Im learning how to work with large datasets, so im using modin.pandas.
I'm doing some aggregation, after which a 50GB dataset is hopefully going to become closer to 5GB in size - and now i need to check: if the df is small enough to fit in RAM, i want to cast it to pandas and enjoy a bug-free reliable library.
So, naturally, the question is: how to check it? .memory_usage(deep=True).sum()
tells me how much the whole df uses, but i cant possibly know from that one number how much of it is in RAM, and how much is in swap - in other words, how much space do i need for casting the df to pandas. Are there other ways? Am i even right to assume that some partitions live in RAM while others - in swap? How to calculate how much data will flood the RAM when i call ._to_pandas()
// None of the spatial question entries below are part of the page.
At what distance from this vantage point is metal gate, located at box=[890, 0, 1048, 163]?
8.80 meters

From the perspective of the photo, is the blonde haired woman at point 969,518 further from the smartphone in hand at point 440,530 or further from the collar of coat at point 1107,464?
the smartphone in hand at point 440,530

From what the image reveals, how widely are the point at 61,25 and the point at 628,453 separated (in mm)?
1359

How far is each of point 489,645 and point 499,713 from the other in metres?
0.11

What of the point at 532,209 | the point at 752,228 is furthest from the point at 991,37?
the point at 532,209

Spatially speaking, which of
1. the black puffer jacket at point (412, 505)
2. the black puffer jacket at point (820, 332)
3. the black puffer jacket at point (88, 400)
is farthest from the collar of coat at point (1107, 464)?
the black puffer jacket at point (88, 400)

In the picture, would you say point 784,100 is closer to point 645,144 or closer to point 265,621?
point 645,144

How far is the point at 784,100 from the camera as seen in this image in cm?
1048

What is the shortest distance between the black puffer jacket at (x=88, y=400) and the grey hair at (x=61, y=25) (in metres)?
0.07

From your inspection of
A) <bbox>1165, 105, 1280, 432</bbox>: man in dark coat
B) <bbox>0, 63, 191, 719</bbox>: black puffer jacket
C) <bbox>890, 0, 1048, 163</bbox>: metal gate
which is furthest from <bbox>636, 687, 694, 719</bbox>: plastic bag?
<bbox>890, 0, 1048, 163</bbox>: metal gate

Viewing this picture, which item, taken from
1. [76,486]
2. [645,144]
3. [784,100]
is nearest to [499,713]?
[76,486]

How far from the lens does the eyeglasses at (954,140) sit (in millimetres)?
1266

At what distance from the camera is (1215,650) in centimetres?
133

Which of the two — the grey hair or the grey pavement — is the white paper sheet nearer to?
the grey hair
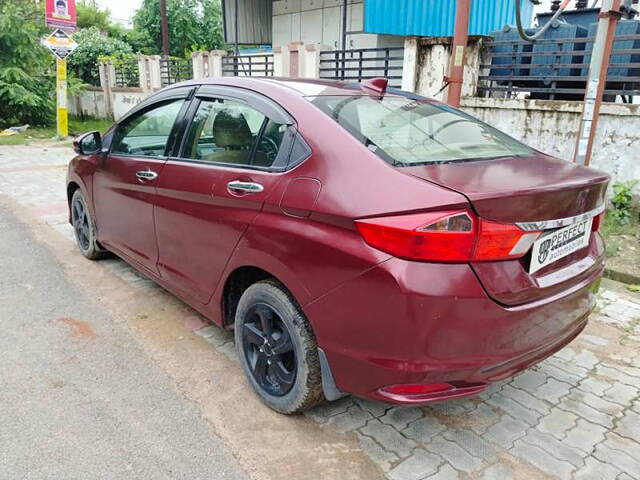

? Is there a hidden .__memory_usage_in_swap_that_needs_to_fit_in_ram()
of some sorts?
Am i even right to assume that some partitions live in RAM while others - in swap?
Modin doesn't specify whether data should be in RAM or swap.
On Ray, it uses ray.put
to store partitions. ray.put
doesn't give any guarantees about where the data will go. Note that Ray spills data blocks to disk when they are too large for its in-memory object store. You can use ray memory
to get a summary of how much of each storage Ray is using.
On Dask, modin uses dask.Client.scatter
, which also doesn't give guarantees about where the data will go, to store partition data. I don't know any way to figure out how much of the stored data is really in RAM.